## Begin DATA RECORDS

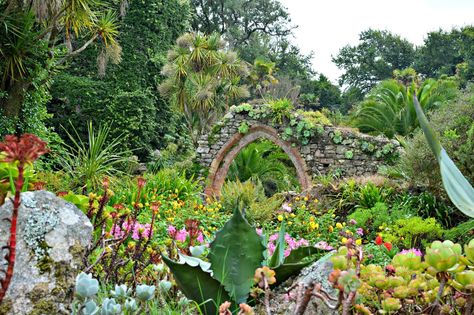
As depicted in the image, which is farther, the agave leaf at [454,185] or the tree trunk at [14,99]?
the tree trunk at [14,99]

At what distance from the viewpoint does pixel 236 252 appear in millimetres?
1478

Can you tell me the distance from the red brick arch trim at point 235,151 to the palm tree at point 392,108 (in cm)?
530

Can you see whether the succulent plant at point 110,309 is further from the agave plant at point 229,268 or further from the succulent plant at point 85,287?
the agave plant at point 229,268

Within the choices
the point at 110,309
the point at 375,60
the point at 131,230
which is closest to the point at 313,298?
the point at 110,309

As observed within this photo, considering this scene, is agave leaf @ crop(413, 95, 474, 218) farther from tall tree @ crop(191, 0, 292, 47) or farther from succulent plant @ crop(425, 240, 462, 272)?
tall tree @ crop(191, 0, 292, 47)

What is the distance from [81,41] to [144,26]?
2274 millimetres

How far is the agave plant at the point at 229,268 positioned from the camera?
1395mm

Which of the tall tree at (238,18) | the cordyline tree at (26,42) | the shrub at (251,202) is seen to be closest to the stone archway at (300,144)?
the shrub at (251,202)

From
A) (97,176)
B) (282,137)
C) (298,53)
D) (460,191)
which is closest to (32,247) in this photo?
(460,191)

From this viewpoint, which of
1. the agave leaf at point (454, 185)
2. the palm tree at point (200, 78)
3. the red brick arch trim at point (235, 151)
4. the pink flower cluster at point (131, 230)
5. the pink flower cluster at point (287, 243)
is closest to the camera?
the agave leaf at point (454, 185)

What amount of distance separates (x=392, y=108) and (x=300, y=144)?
603cm

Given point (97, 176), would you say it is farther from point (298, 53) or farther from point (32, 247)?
point (298, 53)

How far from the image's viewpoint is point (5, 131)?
10.5 meters

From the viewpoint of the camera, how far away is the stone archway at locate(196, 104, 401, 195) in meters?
12.5
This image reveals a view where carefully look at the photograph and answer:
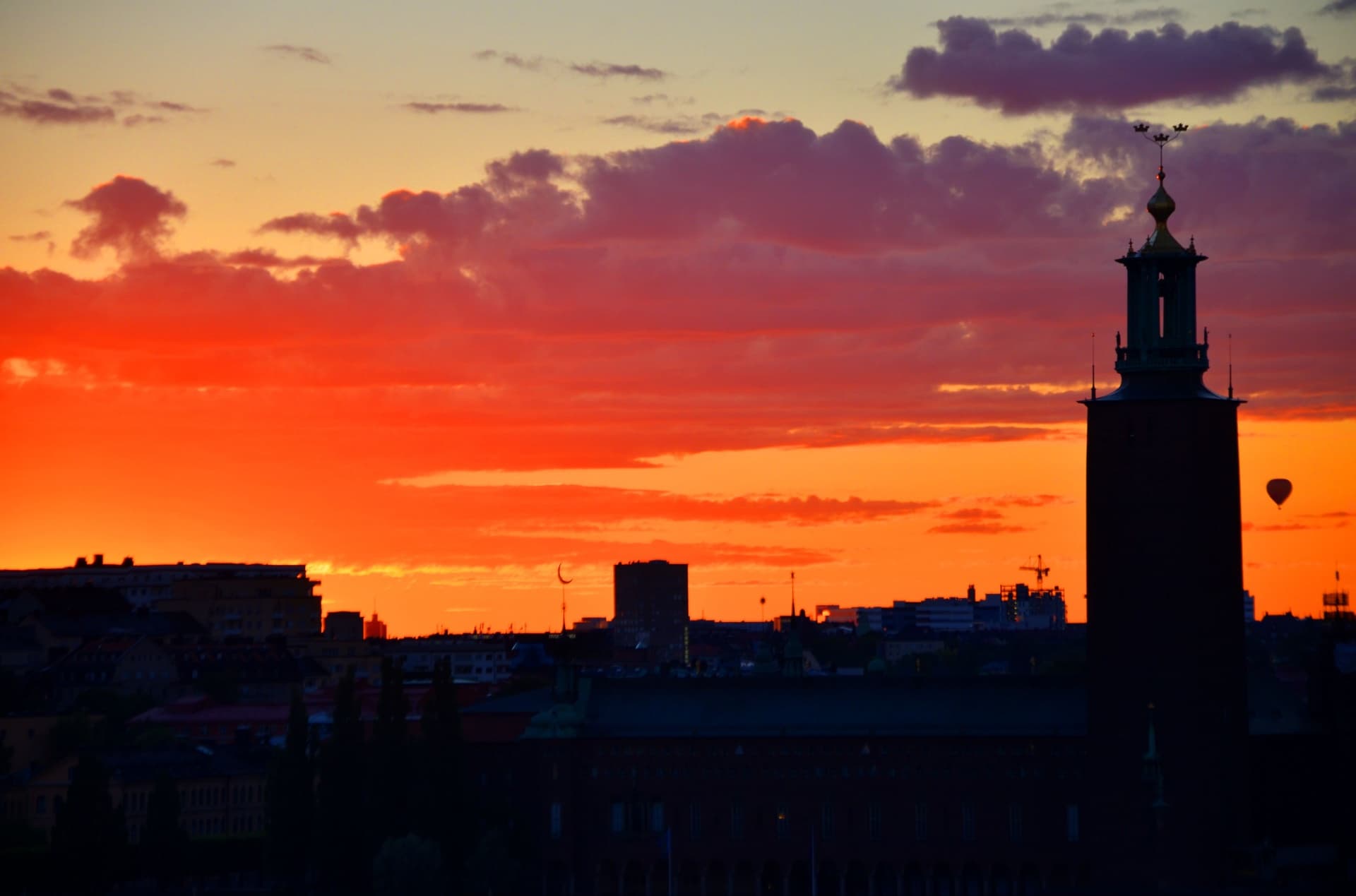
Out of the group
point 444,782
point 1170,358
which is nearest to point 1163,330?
point 1170,358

## End DATA RECORDS

Write out, please, the lines of the listing above from the one with "From this viewpoint, which of" through the very last, exactly as given and with no pictures.

## TASK OUTPUT
From this viewpoint, which of
1. the agave leaf at point (454, 185)
2. the palm tree at point (200, 78)
3. the red brick arch trim at point (235, 151)
4. the pink flower cluster at point (131, 230)
5. the pink flower cluster at point (287, 243)
is closest to the camera?
the agave leaf at point (454, 185)

What amount of distance separates (x=392, y=108) and (x=300, y=144)?
603cm

Given point (97, 176), would you say it is farther from point (298, 53) or farther from point (32, 247)?
point (298, 53)

How far from the image's viewpoint is point (5, 131)?
10.5 meters

From the viewpoint of the camera, how far away is the stone archway at locate(196, 104, 401, 195) in meters?
12.5
This image reveals a view where carefully look at the photograph and answer:
Out of the group
point 444,782
point 1170,358
which is nearest to point 1163,330?
point 1170,358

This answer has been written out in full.